Data section:
□ □ □ □
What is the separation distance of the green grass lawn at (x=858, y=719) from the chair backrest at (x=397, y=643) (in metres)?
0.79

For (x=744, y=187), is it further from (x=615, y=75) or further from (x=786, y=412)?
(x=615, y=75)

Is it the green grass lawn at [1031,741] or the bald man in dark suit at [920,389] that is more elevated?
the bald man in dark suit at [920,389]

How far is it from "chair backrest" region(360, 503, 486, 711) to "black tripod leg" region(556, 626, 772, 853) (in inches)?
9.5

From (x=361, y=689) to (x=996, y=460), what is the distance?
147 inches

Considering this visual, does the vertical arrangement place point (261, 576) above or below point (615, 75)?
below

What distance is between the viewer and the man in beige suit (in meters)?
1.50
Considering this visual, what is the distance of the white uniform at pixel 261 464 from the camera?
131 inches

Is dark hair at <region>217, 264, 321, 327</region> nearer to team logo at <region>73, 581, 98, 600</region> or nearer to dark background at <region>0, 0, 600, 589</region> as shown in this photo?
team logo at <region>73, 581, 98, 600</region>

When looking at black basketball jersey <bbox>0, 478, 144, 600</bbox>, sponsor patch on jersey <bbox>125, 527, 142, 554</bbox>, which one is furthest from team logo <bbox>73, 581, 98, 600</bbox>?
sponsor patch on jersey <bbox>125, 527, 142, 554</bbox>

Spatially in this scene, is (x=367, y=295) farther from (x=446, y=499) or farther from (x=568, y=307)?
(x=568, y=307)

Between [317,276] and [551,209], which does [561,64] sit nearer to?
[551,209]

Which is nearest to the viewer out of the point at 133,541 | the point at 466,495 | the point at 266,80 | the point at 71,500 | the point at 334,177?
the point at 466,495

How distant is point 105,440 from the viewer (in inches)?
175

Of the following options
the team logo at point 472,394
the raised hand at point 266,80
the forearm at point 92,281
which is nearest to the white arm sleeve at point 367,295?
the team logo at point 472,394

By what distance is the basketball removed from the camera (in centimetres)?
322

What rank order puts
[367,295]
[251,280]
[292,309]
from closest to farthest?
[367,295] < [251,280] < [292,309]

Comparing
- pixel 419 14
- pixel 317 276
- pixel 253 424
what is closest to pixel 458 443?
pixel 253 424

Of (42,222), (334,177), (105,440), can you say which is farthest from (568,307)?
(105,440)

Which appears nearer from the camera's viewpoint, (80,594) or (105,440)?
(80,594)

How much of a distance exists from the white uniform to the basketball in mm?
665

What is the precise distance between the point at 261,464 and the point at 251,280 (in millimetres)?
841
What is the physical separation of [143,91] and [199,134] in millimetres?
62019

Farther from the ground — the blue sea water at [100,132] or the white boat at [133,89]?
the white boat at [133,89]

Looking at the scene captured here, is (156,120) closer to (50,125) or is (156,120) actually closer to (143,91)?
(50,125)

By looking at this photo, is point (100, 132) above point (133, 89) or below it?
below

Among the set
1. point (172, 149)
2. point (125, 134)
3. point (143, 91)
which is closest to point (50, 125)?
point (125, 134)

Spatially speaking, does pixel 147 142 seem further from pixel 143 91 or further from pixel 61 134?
□ □ □ □
Please copy out the lines of the listing above, from the line containing "By what distance" through the end of the listing, keeping every character as it appears and including both the first and last lines.

By what distance is the basketball removed from the camera (in centimetres)?
322

What rank order puts
[367,295]
[251,280]
[292,309]
from closest to farthest?
[367,295] < [251,280] < [292,309]

Comparing
- pixel 419 14
- pixel 317 276
- pixel 253 424
what is closest to pixel 458 443?
pixel 253 424

Of (42,222), (334,177), (105,440), can you say which is farthest from (568,307)?
(105,440)

Which appears nearer from the camera's viewpoint, (80,594) or (105,440)?
(80,594)

How much of a distance exists from the white uniform to the basketball in mm?
665

What is the precise distance between the point at 261,464 and the point at 251,280 (in millimetres)?
841
What is the physical separation of [143,91] and [199,134] in millimetres?
62019

Farther from the ground — the blue sea water at [100,132] or the white boat at [133,89]?
the white boat at [133,89]

Looking at the scene captured here, is (156,120) closer to (50,125) or is (156,120) actually closer to (143,91)?
(50,125)

By looking at this photo, is point (100, 132) above point (133, 89) or below it?
below

Among the set
1. point (172, 149)
2. point (125, 134)
3. point (143, 91)
which is closest to point (50, 125)?
point (125, 134)

Spatially speaking, does pixel 147 142 seem further from pixel 143 91 or further from pixel 61 134?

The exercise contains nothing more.